MITSUKO IKENO
&
KIM TUCKER

BEAUTIFUL UGLY THINGS


JULY 26 – AUGUST 29, 2014

OPENING RECEPTION:
SATURDAY, JULY 26, 2014, 6 – 8 PM


GARBOUSHIAN GALLERY is pleased to welcome the artwork of Mitsuko Ikeno and Kim Tucker in a two-person exhibition entitled Beautiful Ugly Things..

Artists Mitsuko Ikeno and Kim Tucker both dive deep into the beauty that can be found in the grotesque. Not everything in our world is aesthetically pleasing; in fact, many of the most beautiful things in this world are not visually alluring. The exhibition Beautiful Ugly Things takes a different approach to looking at exquisite ideas, themes and creatures. Tucker and Ikeno’s work both draw from the strange and unusual, finding a uniquely expressive and imaginative way to investigate life and its many tribulations through art. Ikeno and Tucker both create unique, vibrant and surreal three-dimensional artwork with clay, pushing the boundaries of ceramic and figurative artwork.

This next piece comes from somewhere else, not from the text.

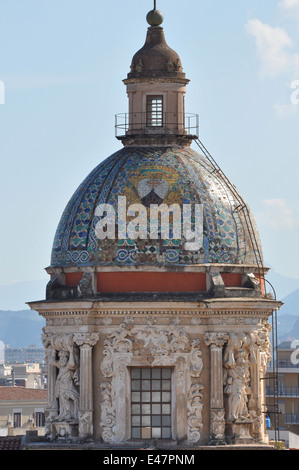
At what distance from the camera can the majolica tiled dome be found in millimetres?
63438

Ikeno utilizes a spontaneous freehand drawing approach. She aims to create a balance between figuration and abstraction, and creation and destruction in her work. Visually, her work is jarring and robust, tantalizing the viewer with its fantastical conception and playful analysis of reality. Her creations vary between figure-based objects and installations, but both often reference a kind of warped, fetus-like monster. Though the figures are not humanistic, they do have aspects that relate to the human form. They exude calm and warm insanity, nothing fearful or malignant, though seemingly odd looking—tiny baby aliens, wanting touch and attention.


MITSUKO IKENO
       
     

KIM TUCKER
       
     

Her installations can often resemble clusters of creatures, as if all of her characters became cold and went looking for bodily warmth with one another. She has a keen eye for color and creative effects, making her installations and objects surreal and enticing.

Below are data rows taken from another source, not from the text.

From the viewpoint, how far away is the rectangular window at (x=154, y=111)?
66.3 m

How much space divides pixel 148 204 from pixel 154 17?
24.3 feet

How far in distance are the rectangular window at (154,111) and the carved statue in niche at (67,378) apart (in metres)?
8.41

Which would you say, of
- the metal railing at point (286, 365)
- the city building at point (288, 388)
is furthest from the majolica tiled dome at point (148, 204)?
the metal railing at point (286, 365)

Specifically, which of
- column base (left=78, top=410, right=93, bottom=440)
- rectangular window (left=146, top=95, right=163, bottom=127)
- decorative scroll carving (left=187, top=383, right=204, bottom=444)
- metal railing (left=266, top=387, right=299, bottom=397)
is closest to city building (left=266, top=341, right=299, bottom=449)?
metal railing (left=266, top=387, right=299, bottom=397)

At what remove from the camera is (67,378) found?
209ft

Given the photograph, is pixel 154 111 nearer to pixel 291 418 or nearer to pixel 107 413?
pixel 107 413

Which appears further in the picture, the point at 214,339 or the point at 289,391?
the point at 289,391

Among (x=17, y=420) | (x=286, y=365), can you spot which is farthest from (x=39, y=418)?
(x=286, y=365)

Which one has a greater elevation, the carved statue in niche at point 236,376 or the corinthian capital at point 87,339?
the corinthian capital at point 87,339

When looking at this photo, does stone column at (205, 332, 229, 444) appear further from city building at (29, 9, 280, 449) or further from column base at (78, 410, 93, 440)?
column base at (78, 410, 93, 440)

Tucker’s work is a sculptural expedition into the wild and woolly world of the subconscious. Hidden desires, complications, filtered memories and primal impulses mix together in the bold world of the inner mind. Her figures are manifestations of her unfettered mind, primal beings, ghosts and human dummies. Stylistically, they reference folk art and the childlike imagination. Her forms are more human than Ikeno’s, with only small growths and strange abnormalities misplaced on her figures. They imbue a sense of illustration in their structure and creativity—they aren’t completely separate from this world of familiar images, but take some of our contemporary experience and human existence and alter themselves within a limited scope so we still relate to them. Though they do not look like people you see walking down the street, their humanity shows through, as does emotion and experience.

In her practice, Ikeno looks for the moment of beauty where these seemingly opposite concepts collide. Because of the many possible combinations of interesting and unique collisions these creative concepts could have, Ikeno is constantly pushing and pulling themes, techniques and adventurous trials, trying to uncover more possibilities in her work, and hoping to achieve that perfect moment of balance.

Imagination runs amuck in Tucker’s creatures, with whimsy and a chaotic confidence, these creations stand in defiance of the limited traditional ceramic dialogue. Tucker’s work is a challenge to the rules and boundaries of the conscious world; it is simply a place where the mind can freely experience impulse and wild abandon.

An opening reception for Beautiful Ugly Things exhibition will take place at Garboushian Gallery on Saturday, July 26 2014 from 6:00 to 8:00 pm. The exhibition will remain on view until August 29, 2014.